After Atticus and Calpurnia have gone, Aunt Alexandra has an outburst in which she attacks the townspeople for what they have done to Atticus. She says:
They’re perfectly willing to let him wreck his health doing what they’re afraid to do.
Miss Maudie responds that the handful of white people in the town who deplore the injustice doled out to Black people appreciate and honor Atticus.
However, shaken as they are, Miss Maudie and Aunt Alexandra know the show must go on. They need to return to the Ladies' Missionary Society tea as if nothing important had just happened. Scout comes with them and is able to see her aunt and neighbor as steel spined "ladies" in their ability to retain their graciousness as if nothing is wrong.
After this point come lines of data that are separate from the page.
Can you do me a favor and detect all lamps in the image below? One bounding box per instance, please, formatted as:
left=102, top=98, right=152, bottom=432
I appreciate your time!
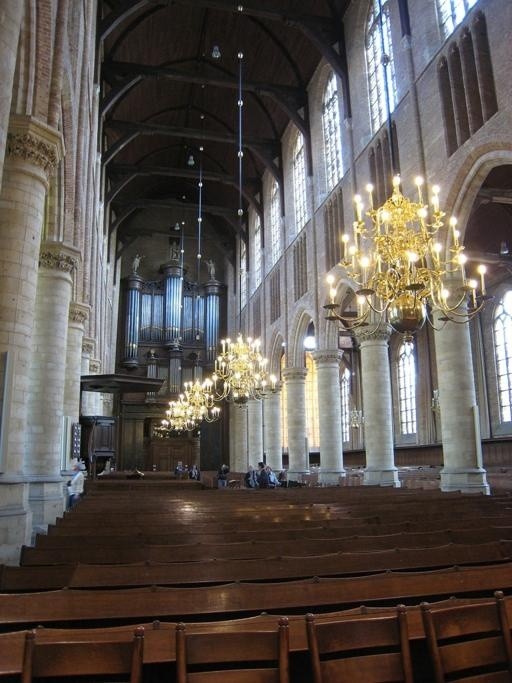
left=350, top=403, right=364, bottom=430
left=321, top=0, right=496, bottom=351
left=150, top=0, right=285, bottom=444
left=430, top=388, right=441, bottom=416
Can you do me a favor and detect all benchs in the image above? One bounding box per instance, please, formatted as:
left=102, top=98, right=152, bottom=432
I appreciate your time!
left=0, top=457, right=512, bottom=683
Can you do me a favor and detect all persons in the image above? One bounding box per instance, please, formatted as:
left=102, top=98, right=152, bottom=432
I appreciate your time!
left=171, top=238, right=182, bottom=258
left=175, top=461, right=287, bottom=490
left=65, top=460, right=85, bottom=509
left=205, top=259, right=218, bottom=278
left=133, top=252, right=147, bottom=274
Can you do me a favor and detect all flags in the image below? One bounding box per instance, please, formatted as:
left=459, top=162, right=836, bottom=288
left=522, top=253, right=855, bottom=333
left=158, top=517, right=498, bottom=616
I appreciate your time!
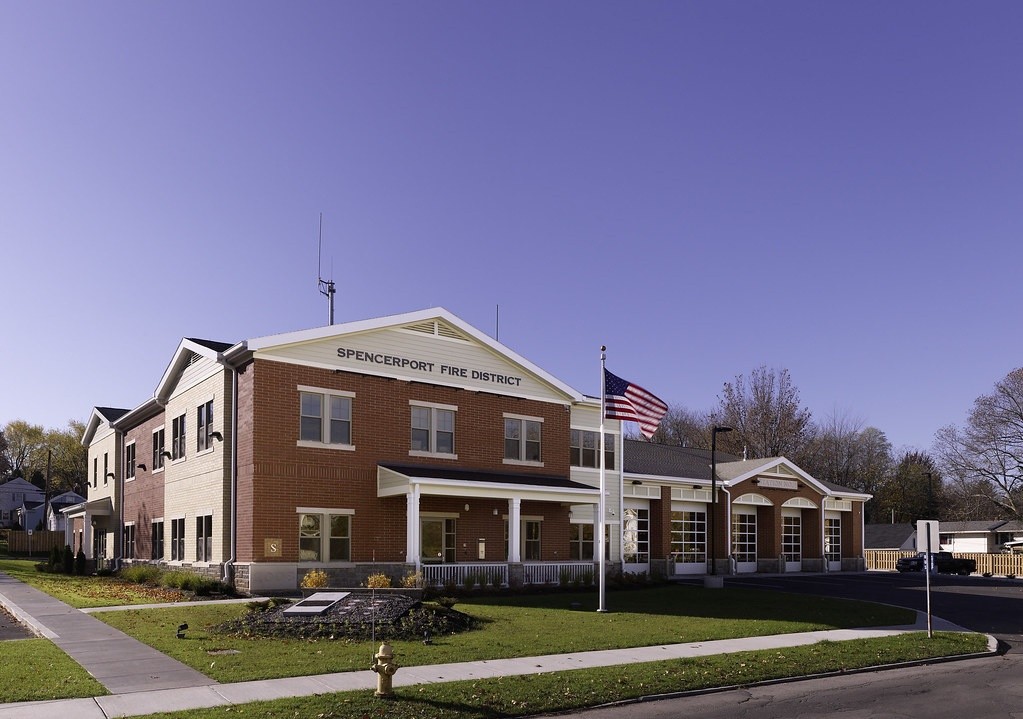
left=604, top=367, right=668, bottom=443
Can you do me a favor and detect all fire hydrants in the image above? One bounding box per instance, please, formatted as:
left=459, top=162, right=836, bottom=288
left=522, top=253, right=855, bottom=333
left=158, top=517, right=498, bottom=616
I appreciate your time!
left=371, top=640, right=399, bottom=698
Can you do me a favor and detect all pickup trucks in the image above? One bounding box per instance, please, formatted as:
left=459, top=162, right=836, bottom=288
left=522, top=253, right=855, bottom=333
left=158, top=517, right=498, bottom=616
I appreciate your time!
left=896, top=551, right=977, bottom=577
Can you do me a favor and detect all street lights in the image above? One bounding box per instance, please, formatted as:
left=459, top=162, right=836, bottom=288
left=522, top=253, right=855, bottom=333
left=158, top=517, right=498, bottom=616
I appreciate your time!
left=922, top=471, right=931, bottom=520
left=709, top=427, right=734, bottom=575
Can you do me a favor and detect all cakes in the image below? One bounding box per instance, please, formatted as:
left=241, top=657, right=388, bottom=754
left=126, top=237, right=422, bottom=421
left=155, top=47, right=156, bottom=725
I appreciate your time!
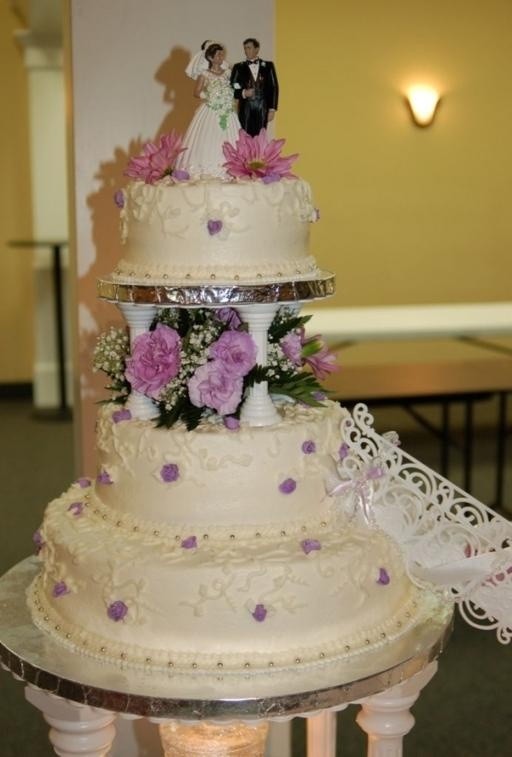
left=26, top=37, right=426, bottom=670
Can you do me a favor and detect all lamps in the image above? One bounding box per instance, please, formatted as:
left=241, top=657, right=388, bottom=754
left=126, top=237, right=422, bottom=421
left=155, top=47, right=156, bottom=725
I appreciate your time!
left=399, top=85, right=442, bottom=125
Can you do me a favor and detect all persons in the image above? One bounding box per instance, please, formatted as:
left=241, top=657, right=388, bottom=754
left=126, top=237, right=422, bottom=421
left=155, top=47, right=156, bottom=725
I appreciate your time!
left=172, top=41, right=242, bottom=176
left=229, top=38, right=280, bottom=136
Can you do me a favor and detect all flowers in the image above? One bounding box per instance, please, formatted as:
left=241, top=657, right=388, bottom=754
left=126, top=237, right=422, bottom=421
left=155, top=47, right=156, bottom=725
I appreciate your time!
left=218, top=125, right=302, bottom=184
left=116, top=130, right=194, bottom=185
left=91, top=305, right=343, bottom=432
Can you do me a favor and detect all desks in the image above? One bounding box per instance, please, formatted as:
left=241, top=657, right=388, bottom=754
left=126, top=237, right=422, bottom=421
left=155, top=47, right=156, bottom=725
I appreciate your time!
left=291, top=331, right=512, bottom=524
left=1, top=542, right=457, bottom=756
left=454, top=328, right=512, bottom=510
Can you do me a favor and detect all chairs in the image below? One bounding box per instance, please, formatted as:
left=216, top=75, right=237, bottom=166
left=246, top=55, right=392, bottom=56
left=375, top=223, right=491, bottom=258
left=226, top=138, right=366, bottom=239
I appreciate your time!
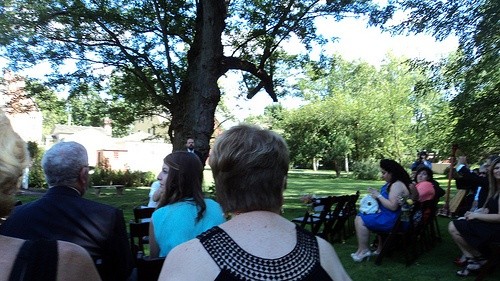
left=371, top=187, right=443, bottom=267
left=95, top=207, right=167, bottom=281
left=292, top=189, right=360, bottom=245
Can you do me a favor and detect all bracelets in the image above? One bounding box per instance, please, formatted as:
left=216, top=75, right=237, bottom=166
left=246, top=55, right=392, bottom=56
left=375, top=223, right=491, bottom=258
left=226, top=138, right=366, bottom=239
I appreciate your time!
left=378, top=194, right=382, bottom=198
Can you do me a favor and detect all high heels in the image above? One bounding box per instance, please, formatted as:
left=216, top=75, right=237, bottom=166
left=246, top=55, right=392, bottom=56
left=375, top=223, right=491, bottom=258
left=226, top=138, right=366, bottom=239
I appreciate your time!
left=474, top=255, right=489, bottom=266
left=456, top=257, right=482, bottom=276
left=350, top=247, right=371, bottom=262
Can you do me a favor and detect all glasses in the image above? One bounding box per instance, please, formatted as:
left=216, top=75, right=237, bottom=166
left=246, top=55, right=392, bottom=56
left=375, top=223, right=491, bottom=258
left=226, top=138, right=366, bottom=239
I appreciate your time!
left=78, top=164, right=96, bottom=175
left=478, top=172, right=488, bottom=175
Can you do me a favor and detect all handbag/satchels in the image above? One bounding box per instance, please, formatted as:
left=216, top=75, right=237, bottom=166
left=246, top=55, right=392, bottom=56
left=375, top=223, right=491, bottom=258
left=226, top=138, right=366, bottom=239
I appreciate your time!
left=359, top=195, right=380, bottom=215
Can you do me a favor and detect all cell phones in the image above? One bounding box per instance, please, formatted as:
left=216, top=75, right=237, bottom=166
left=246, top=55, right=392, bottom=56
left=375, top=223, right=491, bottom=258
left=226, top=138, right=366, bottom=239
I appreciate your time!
left=369, top=187, right=373, bottom=190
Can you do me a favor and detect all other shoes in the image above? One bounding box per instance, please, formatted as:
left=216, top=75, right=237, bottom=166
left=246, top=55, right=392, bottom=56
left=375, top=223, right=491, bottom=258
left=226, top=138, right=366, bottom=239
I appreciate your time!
left=454, top=258, right=465, bottom=264
left=373, top=247, right=383, bottom=254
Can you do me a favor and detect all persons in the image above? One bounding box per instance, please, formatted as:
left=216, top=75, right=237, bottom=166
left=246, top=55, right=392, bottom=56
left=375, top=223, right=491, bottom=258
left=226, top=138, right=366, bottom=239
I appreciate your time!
left=0, top=108, right=101, bottom=281
left=142, top=181, right=161, bottom=239
left=186, top=138, right=205, bottom=166
left=351, top=152, right=445, bottom=262
left=449, top=156, right=500, bottom=276
left=158, top=124, right=353, bottom=281
left=149, top=152, right=226, bottom=257
left=0, top=142, right=133, bottom=281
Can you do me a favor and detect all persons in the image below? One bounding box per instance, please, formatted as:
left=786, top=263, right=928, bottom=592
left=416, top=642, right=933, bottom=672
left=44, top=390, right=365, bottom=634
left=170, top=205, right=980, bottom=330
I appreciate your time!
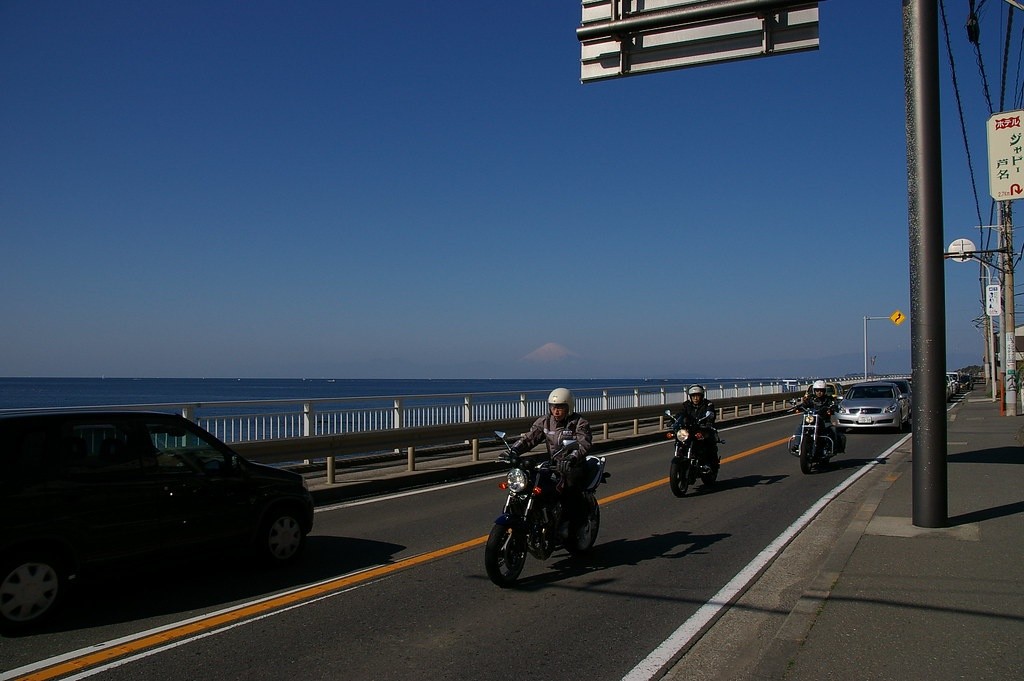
left=670, top=385, right=716, bottom=463
left=791, top=380, right=837, bottom=451
left=499, top=388, right=593, bottom=492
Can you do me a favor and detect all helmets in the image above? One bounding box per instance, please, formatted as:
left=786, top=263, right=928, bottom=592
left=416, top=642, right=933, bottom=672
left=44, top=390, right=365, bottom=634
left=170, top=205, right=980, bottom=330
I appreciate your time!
left=547, top=388, right=575, bottom=415
left=688, top=384, right=705, bottom=401
left=813, top=380, right=826, bottom=396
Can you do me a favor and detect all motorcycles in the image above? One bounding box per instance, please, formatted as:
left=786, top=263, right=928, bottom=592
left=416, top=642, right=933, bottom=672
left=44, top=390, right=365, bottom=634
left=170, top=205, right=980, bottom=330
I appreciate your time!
left=485, top=431, right=610, bottom=588
left=787, top=399, right=847, bottom=474
left=665, top=409, right=725, bottom=498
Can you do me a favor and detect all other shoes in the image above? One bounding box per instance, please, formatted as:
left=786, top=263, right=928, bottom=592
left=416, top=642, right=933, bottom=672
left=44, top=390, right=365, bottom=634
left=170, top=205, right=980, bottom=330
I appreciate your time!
left=792, top=444, right=798, bottom=451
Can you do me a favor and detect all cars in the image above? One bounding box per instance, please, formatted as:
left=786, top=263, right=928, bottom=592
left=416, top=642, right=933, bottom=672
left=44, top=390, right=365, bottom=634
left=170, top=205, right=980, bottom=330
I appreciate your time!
left=804, top=382, right=843, bottom=414
left=876, top=371, right=960, bottom=416
left=0, top=410, right=315, bottom=632
left=831, top=382, right=908, bottom=433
This allows her to perceive being a lady in a new and more favorable light as a form of grace under pressure, and for once she doesn't resent playing the ladylike part. When Aunt Alexandra nods at her to offer around cookies:
I carefully picked up the tray and watched myself walk to Mrs. Merriweather. With my best company manners, I asked her if she would have some. After all, if Aunty could be a lady at a time like this, so could I.
While the young Scout, living in the 1930s, imbues this "ladylike" behavior with a patina of nobility, viewing it from a twenty-first century perspective might invite us to a look at it more critically. Aunt Alexandra's overwhelming concern is for the effects of Tom's death on Atticus, with no thought to Tom's devastated family or to the loss of such a vibrant life to the community. This could be seen as a tad self centered and racist, even if Atticus is her brother. Second, modern feminism might object to courage and grace being equated with women's ability to stay silent.